→ TASK DIRECTIONS
Copy every line of the material below word for word, leaving out the pictures.

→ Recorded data

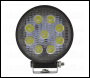 Sealey LED3R Round Worklight with Adjustable Bracket 27W SMD LED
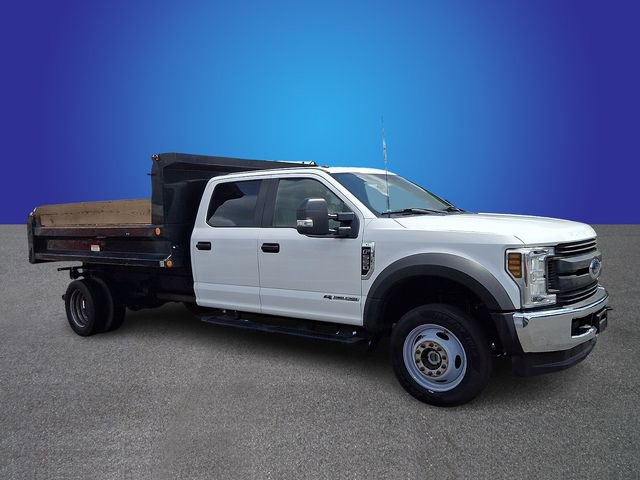 Used 2019 Ford F550 4x4 Crew Cab Super Duty image 3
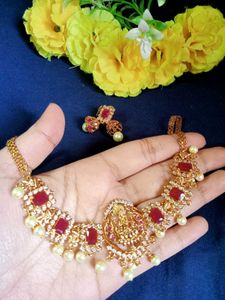 Lakshmdevi Choker Neckset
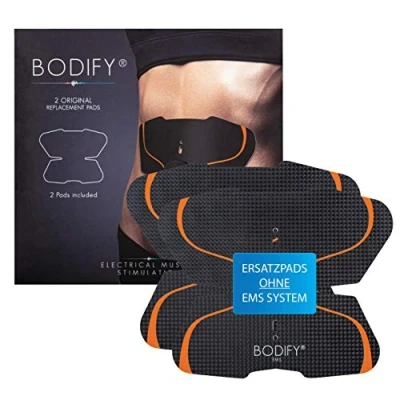 Image of Bodify Original Pads Set of 2 (Without Controller) EMS Abdominal Trainer for Men and Women
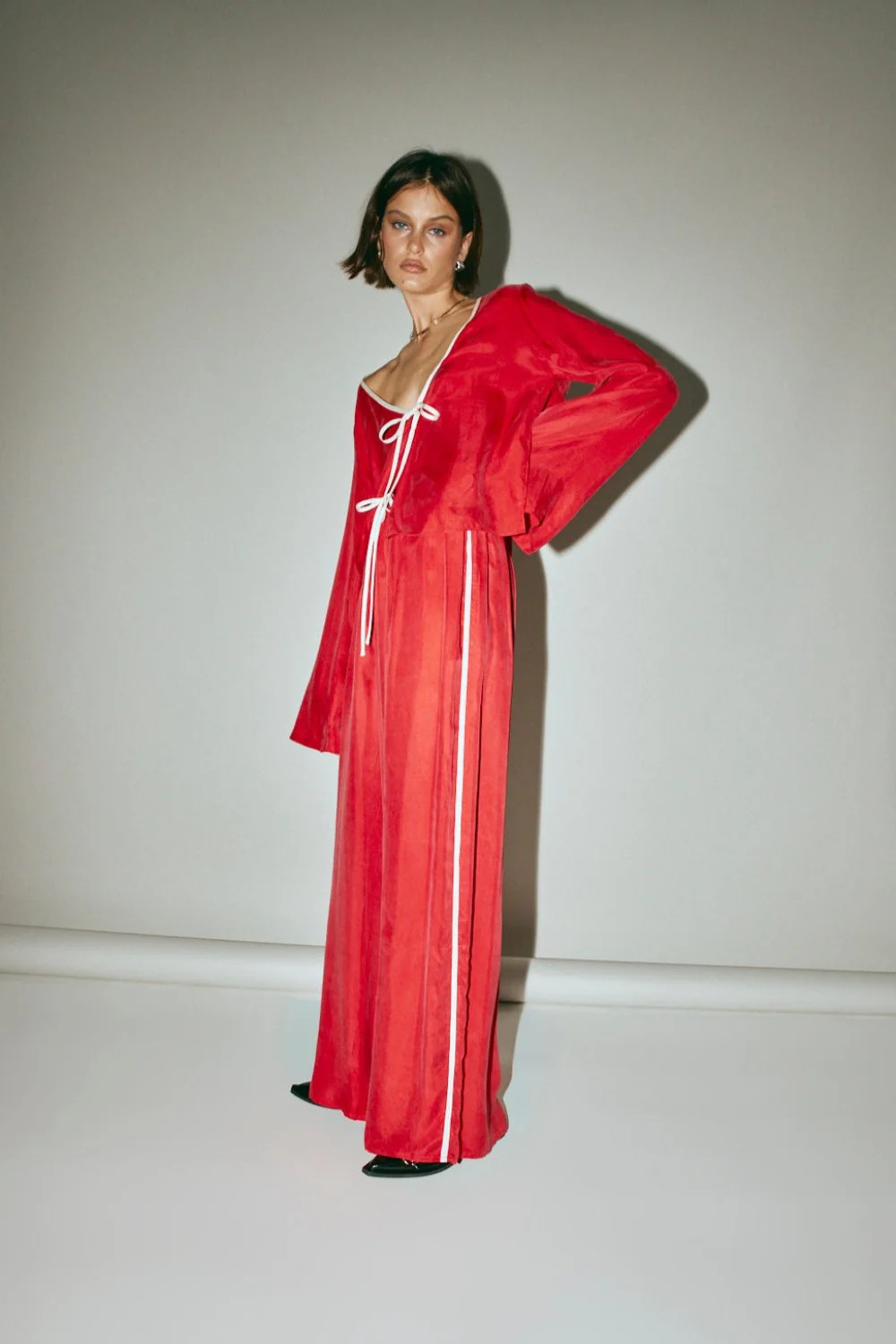 Moonscapes Pants Chilli | VRG Grl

→ EXERCISE RESULT
 Sealey LED3R Round Worklight with Adjustable Bracket 27W SMD LED
 Used 2019 Ford F550 4x4 Crew Cab Super Duty image 3
 Lakshmdevi Choker Neckset
 Image of Bodify Original Pads Set of 2 (Without Controller) EMS Abdominal Trainer for Men and Women
 Moonscapes Pants Chilli | VRG Grl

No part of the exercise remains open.